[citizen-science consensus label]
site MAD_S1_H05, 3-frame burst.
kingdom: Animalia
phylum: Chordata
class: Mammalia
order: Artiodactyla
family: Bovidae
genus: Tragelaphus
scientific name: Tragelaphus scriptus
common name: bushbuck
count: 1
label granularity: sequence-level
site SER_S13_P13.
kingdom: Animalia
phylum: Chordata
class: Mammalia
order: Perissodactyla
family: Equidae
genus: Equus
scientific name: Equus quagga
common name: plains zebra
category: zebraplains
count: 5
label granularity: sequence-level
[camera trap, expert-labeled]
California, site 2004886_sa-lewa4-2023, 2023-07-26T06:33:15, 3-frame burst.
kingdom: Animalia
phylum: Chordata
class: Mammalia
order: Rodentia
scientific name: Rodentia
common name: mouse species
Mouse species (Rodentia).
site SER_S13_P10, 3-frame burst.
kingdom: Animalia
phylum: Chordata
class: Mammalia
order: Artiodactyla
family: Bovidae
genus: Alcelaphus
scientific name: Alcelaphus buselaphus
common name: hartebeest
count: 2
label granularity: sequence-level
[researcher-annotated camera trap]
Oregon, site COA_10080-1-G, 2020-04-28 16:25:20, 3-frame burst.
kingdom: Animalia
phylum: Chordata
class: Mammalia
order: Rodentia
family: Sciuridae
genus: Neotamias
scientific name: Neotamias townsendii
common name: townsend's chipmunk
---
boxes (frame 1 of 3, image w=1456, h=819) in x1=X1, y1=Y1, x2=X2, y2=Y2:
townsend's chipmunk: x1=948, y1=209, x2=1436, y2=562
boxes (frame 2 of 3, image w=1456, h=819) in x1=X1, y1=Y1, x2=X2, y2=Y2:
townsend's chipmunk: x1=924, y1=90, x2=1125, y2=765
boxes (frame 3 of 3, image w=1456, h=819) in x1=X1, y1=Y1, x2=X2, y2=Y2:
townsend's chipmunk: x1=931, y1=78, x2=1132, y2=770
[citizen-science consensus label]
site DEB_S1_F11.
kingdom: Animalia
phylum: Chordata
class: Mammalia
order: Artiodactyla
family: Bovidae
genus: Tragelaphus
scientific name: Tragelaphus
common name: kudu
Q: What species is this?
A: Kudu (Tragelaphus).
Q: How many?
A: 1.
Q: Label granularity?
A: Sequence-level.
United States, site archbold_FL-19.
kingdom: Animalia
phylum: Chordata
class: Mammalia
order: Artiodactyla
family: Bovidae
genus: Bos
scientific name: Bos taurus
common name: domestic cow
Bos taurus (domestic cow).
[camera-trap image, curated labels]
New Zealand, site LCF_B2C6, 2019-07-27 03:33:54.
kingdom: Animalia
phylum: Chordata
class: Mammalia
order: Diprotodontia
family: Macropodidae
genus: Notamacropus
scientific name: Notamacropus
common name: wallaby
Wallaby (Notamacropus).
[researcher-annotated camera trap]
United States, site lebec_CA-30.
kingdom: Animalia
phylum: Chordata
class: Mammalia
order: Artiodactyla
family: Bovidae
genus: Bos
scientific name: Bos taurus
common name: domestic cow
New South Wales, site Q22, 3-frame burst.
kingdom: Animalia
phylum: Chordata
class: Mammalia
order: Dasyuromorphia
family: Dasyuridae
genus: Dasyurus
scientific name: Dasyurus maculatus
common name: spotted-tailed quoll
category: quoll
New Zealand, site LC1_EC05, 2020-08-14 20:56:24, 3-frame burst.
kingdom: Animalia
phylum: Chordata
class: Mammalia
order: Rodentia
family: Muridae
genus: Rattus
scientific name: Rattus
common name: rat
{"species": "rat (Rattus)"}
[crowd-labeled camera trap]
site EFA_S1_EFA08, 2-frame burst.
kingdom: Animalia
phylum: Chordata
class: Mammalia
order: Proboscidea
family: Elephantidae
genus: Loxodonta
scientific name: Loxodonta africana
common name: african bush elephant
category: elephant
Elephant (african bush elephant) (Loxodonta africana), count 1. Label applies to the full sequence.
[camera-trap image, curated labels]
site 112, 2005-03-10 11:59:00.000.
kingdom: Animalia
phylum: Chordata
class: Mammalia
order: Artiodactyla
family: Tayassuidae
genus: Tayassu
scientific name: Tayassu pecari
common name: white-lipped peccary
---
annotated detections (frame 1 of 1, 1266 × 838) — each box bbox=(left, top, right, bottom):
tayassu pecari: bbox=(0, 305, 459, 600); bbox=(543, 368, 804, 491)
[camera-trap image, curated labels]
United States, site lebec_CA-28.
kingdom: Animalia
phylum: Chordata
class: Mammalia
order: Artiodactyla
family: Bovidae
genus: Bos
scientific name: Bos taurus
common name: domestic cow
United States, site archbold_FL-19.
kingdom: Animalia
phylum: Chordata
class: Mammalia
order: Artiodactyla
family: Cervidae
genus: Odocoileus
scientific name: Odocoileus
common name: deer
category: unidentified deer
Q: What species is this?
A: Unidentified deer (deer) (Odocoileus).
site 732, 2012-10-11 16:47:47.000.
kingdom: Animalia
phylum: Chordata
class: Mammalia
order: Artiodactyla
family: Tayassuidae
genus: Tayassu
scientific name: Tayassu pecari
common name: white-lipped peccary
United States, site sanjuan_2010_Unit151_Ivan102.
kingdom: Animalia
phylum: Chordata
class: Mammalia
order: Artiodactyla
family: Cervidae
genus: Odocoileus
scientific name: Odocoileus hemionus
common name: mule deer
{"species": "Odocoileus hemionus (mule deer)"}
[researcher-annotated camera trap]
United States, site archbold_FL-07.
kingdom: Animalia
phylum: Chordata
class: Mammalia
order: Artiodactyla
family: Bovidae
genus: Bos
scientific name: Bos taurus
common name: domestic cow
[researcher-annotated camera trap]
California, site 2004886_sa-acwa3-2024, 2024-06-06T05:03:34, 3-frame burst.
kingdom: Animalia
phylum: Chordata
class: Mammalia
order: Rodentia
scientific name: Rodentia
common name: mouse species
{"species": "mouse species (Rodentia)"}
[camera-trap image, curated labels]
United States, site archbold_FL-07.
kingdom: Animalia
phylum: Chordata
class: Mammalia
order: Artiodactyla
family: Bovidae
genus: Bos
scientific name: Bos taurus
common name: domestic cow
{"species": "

* _Action item_
Reproduce the whole listing above exactly.

* _Result of the task_
[citizen-science consensus label]
site MAD_S1_H05, 3-frame burst.
kingdom: Animalia
phylum: Chordata
class: Mammalia
order: Artiodactyla
family: Bovidae
genus: Tragelaphus
scientific name: Tragelaphus scriptus
common name: bushbuck
count: 1
label granularity: sequence-level
site SER_S13_P13.
kingdom: Animalia
phylum: Chordata
class: Mammalia
order: Perissodactyla
family: Equidae
genus: Equus
scientific name: Equus quagga
common name: plains zebra
category: zebraplains
count: 5
label granularity: sequence-level
[camera trap, expert-labeled]
California, site 2004886_sa-lewa4-2023, 2023-07-26T06:33:15, 3-frame burst.
kingdom: Animalia
phylum: Chordata
class: Mammalia
order: Rodentia
scientific name: Rodentia
common name: mouse species
Mouse species (Rodentia).
site SER_S13_P10, 3-frame burst.
kingdom: Animalia
phylum: Chordata
class: Mammalia
order: Artiodactyla
family: Bovidae
genus: Alcelaphus
scientific name: Alcelaphus buselaphus
common name: hartebeest
count: 2
label granularity: sequence-level
[researcher-annotated camera trap]
Oregon, site COA_10080-1-G, 2020-04-28 16:25:20, 3-frame burst.
kingdom: Animalia
phylum: Chordata
class: Mammalia
order: Rodentia
family: Sciuridae
genus: Neotamias
scientific name: Neotamias townsendii
common name: townsend's chipmunk
---
boxes (frame 1 of 3, image w=1456, h=819) in x1=X1, y1=Y1, x2=X2, y2=Y2:
townsend's chipmunk: x1=948, y1=209, x2=1436, y2=562
boxes (frame 2 of 3, image w=1456, h=819) in x1=X1, y1=Y1, x2=X2, y2=Y2:
townsend's chipmunk: x1=924, y1=90, x2=1125, y2=765
boxes (frame 3 of 3, image w=1456, h=819) in x1=X1, y1=Y1, x2=X2, y2=Y2:
townsend's chipmunk: x1=931, y1=78, x2=1132, y2=770
[citizen-science consensus label]
site DEB_S1_F11.
kingdom: Animalia
phylum: Chordata
class: Mammalia
order: Artiodactyla
family: Bovidae
genus: Tragelaphus
scientific name: Tragelaphus
common name: kudu
Q: What species is this?
A: Kudu (Tragelaphus).
Q: How many?
A: 1.
Q: Label granularity?
A: Sequence-level.
United States, site archbold_FL-19.
kingdom: Animalia
phylum: Chordata
class: Mammalia
order: Artiodactyla
family: Bovidae
genus: Bos
scientific name: Bos taurus
common name: domestic cow
Bos taurus (domestic cow).
[camera-trap image, curated labels]
New Zealand, site LCF_B2C6, 2019-07-27 03:33:54.
kingdom: Animalia
phylum: Chordata
class: Mammalia
order: Diprotodontia
family: Macropodidae
genus: Notamacropus
scientific name: Notamacropus
common name: wallaby
Wallaby (Notamacropus).
[researcher-annotated camera trap]
United States, site lebec_CA-30.
kingdom: Animalia
phylum: Chordata
class: Mammalia
order: Artiodactyla
family: Bovidae
genus: Bos
scientific name: Bos taurus
common name: domestic cow
New South Wales, site Q22, 3-frame burst.
kingdom: Animalia
phylum: Chordata
class: Mammalia
order: Dasyuromorphia
family: Dasyuridae
genus: Dasyurus
scientific name: Dasyurus maculatus
common name: spotted-tailed quoll
category: quoll
New Zealand, site LC1_EC05, 2020-08-14 20:56:24, 3-frame burst.
kingdom: Animalia
phylum: Chordata
class: Mammalia
order: Rodentia
family: Muridae
genus: Rattus
scientific name: Rattus
common name: rat
{"species": "rat (Rattus)"}
[crowd-labeled camera trap]
site EFA_S1_EFA08, 2-frame burst.
kingdom: Animalia
phylum: Chordata
class: Mammalia
order: Proboscidea
family: Elephantidae
genus: Loxodonta
scientific name: Loxodonta africana
common name: african bush elephant
category: elephant
Elephant (african bush elephant) (Loxodonta africana), count 1. Label applies to the full sequence.
[camera-trap image, curated labels]
site 112, 2005-03-10 11:59:00.000.
kingdom: Animalia
phylum: Chordata
class: Mammalia
order: Artiodactyla
family: Tayassuidae
genus: Tayassu
scientific name: Tayassu pecari
common name: white-lipped peccary
---
annotated detections (frame 1 of 1, 1266 × 838) — each box bbox=(left, top, right, bottom):
tayassu pecari: bbox=(0, 305, 459, 600); bbox=(543, 368, 804, 491)
[camera-trap image, curated labels]
United States, site lebec_CA-28.
kingdom: Animalia
phylum: Chordata
class: Mammalia
order: Artiodactyla
family: Bovidae
genus: Bos
scientific name: Bos taurus
common name: domestic cow
United States, site archbold_FL-19.
kingdom: Animalia
phylum: Chordata
class: Mammalia
order: Artiodactyla
family: Cervidae
genus: Odocoileus
scientific name: Odocoileus
common name: deer
category: unidentified deer
Q: What species is this?
A: Unidentified deer (deer) (Odocoileus).
site 732, 2012-10-11 16:47:47.000.
kingdom: Animalia
phylum: Chordata
class: Mammalia
order: Artiodactyla
family: Tayassuidae
genus: Tayassu
scientific name: Tayassu pecari
common name: white-lipped peccary
United States, site sanjuan_2010_Unit151_Ivan102.
kingdom: Animalia
phylum: Chordata
class: Mammalia
order: Artiodactyla
family: Cervidae
genus: Odocoileus
scientific name: Odocoileus hemionus
common name: mule deer
{"species": "Odocoileus hemionus (mule deer)"}
[researcher-annotated camera trap]
United States, site archbold_FL-07.
kingdom: Animalia
phylum: Chordata
class: Mammalia
order: Artiodactyla
family: Bovidae
genus: Bos
scientific name: Bos taurus
common name: domestic cow
[researcher-annotated camera trap]
California, site 2004886_sa-acwa3-2024, 2024-06-06T05:03:34, 3-frame burst.
kingdom: Animalia
phylum: Chordata
class: Mammalia
order: Rodentia
scientific name: Rodentia
common name: mouse species
{"species": "mouse species (Rodentia)"}
[camera-trap image, curated labels]
United States, site archbold_FL-07.
kingdom: Animalia
phylum: Chordata
class: Mammalia
order: Artiodactyla
family: Bovidae
genus: Bos
scientific name: Bos taurus
common name: domestic cow
{"species": "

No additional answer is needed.